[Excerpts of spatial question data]

--- start ---

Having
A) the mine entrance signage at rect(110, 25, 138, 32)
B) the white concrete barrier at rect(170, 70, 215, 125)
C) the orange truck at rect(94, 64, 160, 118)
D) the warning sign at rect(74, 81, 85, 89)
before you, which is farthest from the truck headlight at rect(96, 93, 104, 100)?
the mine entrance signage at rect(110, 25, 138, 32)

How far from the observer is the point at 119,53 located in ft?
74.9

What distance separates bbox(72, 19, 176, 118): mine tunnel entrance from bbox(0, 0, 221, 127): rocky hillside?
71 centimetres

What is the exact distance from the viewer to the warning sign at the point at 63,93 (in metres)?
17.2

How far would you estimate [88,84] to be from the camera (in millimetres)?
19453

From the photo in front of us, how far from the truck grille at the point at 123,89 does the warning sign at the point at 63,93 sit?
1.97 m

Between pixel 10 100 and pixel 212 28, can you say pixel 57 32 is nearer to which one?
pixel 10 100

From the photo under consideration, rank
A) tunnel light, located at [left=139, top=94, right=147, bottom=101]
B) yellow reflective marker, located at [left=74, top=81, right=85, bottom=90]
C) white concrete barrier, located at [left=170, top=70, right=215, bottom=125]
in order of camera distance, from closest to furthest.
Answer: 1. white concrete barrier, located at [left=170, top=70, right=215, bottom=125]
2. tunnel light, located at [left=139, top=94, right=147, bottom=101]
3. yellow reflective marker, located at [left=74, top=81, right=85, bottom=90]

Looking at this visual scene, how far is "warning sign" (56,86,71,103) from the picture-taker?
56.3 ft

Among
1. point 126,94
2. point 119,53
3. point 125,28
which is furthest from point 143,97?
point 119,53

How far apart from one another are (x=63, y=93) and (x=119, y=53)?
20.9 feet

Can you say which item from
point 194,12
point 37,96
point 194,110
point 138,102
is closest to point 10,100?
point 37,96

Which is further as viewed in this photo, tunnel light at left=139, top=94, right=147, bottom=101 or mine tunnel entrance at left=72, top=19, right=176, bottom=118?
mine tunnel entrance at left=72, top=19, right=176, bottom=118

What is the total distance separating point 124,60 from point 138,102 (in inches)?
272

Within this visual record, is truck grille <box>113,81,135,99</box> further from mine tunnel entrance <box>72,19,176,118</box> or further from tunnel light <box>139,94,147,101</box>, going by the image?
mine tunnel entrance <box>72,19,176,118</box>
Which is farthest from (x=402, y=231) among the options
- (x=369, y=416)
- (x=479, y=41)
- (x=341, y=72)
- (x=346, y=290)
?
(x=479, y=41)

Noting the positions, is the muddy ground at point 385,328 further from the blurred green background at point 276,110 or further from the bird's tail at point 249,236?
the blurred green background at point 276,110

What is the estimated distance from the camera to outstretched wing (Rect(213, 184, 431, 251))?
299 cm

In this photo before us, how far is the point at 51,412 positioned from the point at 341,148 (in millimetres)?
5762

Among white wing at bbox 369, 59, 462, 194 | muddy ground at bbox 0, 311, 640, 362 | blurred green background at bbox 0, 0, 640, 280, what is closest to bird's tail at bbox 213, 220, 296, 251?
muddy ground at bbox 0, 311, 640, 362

--- end ---

▶ **JOB**: Edit everything from the line containing "Looking at this" down to the end of the listing, replacing "outstretched wing" with "extended wing" and leaving all else unchanged.

▶ **FINISHED EXERCISE**:
Looking at this visual scene, how far is "warning sign" (56,86,71,103) from the picture-taker?
56.3 ft

Among
1. point 126,94
2. point 119,53
3. point 125,28
which is furthest from point 143,97?
point 119,53

How far apart from one another are (x=63, y=93) and (x=119, y=53)?
20.9 feet

Can you say which item from
point 194,12
point 37,96
point 194,110
point 138,102
is closest to point 10,100?
point 37,96

Which is further as viewed in this photo, tunnel light at left=139, top=94, right=147, bottom=101 or mine tunnel entrance at left=72, top=19, right=176, bottom=118?
mine tunnel entrance at left=72, top=19, right=176, bottom=118

What is the total distance separating point 124,60 from point 138,102 (in inches)?
272

Within this visual record, is truck grille <box>113,81,135,99</box> further from mine tunnel entrance <box>72,19,176,118</box> or further from tunnel light <box>139,94,147,101</box>, going by the image?
mine tunnel entrance <box>72,19,176,118</box>
Which is farthest from (x=402, y=231) among the options
- (x=369, y=416)
- (x=479, y=41)
- (x=341, y=72)
- (x=346, y=290)
?
(x=479, y=41)

Noting the positions, is the muddy ground at point 385,328 further from the blurred green background at point 276,110 or further from the bird's tail at point 249,236?
the blurred green background at point 276,110

What is the estimated distance from the camera to extended wing (Rect(213, 184, 431, 251))?
299 cm

In this photo before us, how far is the point at 51,412 positioned from the point at 341,148 (in millimetres)?
5762

Among white wing at bbox 369, 59, 462, 194 | muddy ground at bbox 0, 311, 640, 362 | blurred green background at bbox 0, 0, 640, 280, what is closest to bird's tail at bbox 213, 220, 296, 251?
muddy ground at bbox 0, 311, 640, 362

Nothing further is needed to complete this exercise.